▶ [WORK ITEM]
Would you please repeat exactly the entries below, starting at the line with "Freed Cross Hairband" and ending at the line with "Pavimentação Asfaltica Av José Gatto", and nothing outside that range? Leave out the pictures.

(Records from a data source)

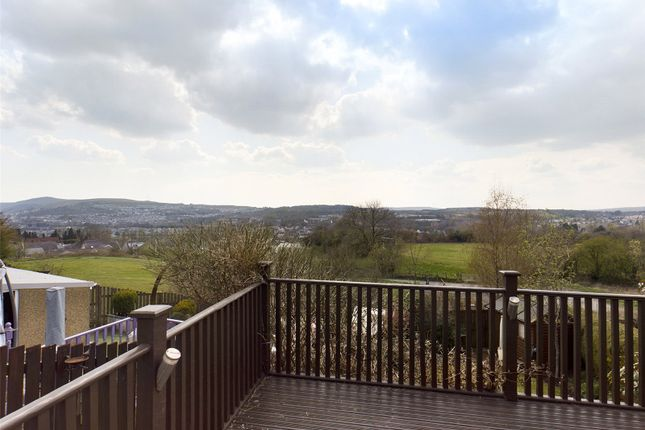 Thumbnail Semi-detached house for sale in Llangynidr Road, Beaufort, Ebbw Vale, Gwent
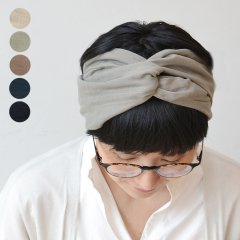<img class='new_mark_img1' src='https://img.shop-pro.jp/img/new/icons8.gif' style='border:none;display:inline;margin:0px;padding:0px;width:auto;' />Size Freed Cross Hairband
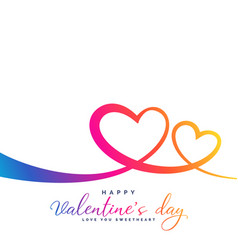 stylish colorful vibrant two hearts for vector image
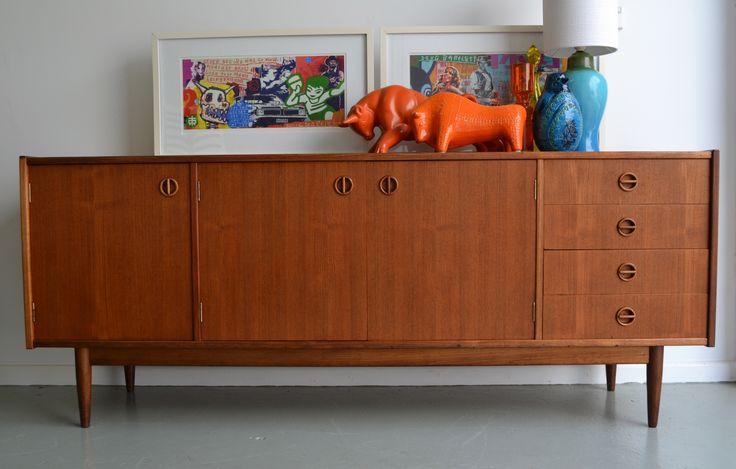 Australian made Parker furniture teak 60's sideboard, refurbished by tangerine&teal, www.tangerineandteal.com www.facebook/tangerineandteal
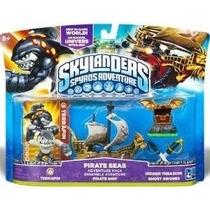 Skylanders Spyro´s Adventure Pack Pirate Seas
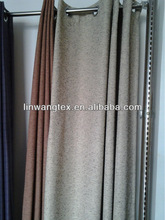 door window curtains and draperies black shower modern curtains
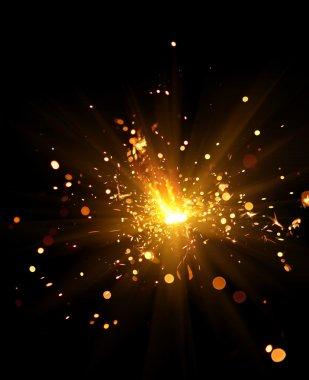 Closeup view of burning sparkler stock vector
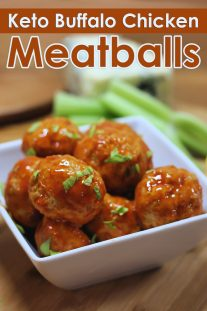 Keto Buffalo Chicken Meatballs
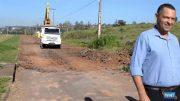Pavimentação Asfaltica Av José Gatto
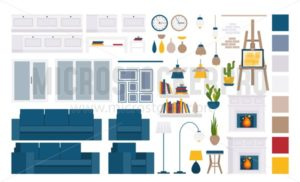 Living room interior elements, indoor objects - Vector illustrations for everyone | Microstocker.Pro
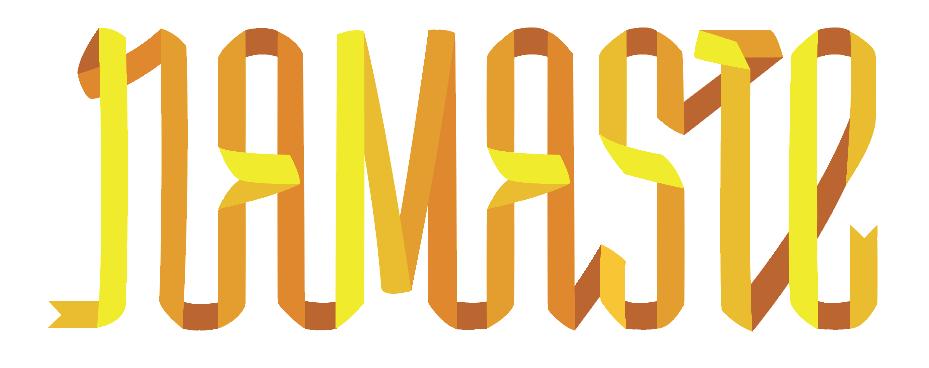 Namaste - image 3 - student project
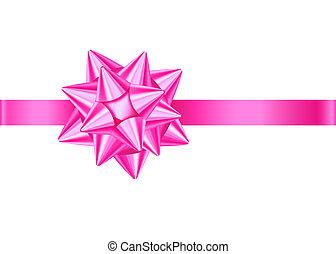 Pinkes dekoratives Geschenkband und Bogen für Valentinstag, Frauentag.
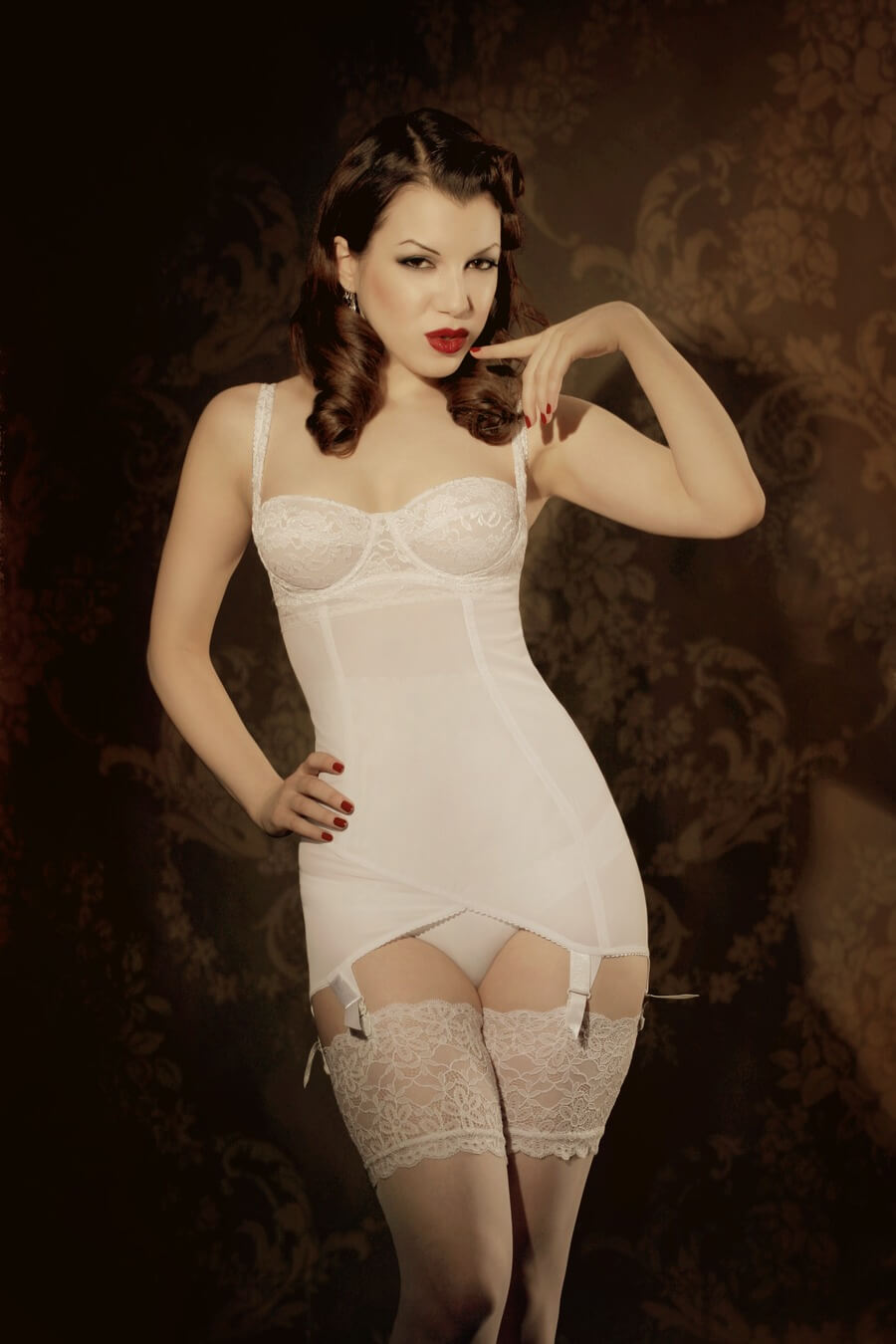 kiss me deadly vargas dress white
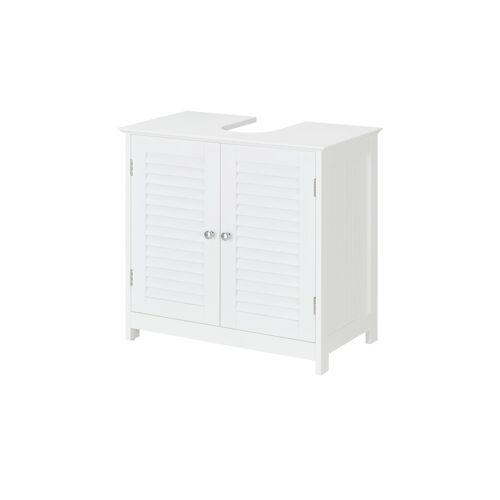 uno Waschbeckenunterschrank - weiß - Schränke  Badschränke  Waschbeckenunterschränke - Möbel Kraft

▶ [TASK OUTPUT]
<img class='new_mark_img1' src='https://img.shop-pro.jp/img/new/icons8.gif' style='border:none;display:inline;margin:0px;padding:0px;width:auto;' />Size Freed Cross Hairband
 stylish colorful vibrant two hearts for vector image
 Australian made Parker furniture teak 60's sideboard, refurbished by tangerine&teal, www.tangerineandteal.com www.facebook/tangerineandteal
 Skylanders Spyro´s Adventure Pack Pirate Seas
 door window curtains and draperies black shower modern curtains
 Closeup view of burning sparkler stock vector
 Keto Buffalo Chicken Meatballs
Pavimentação Asfaltica Av José Gatto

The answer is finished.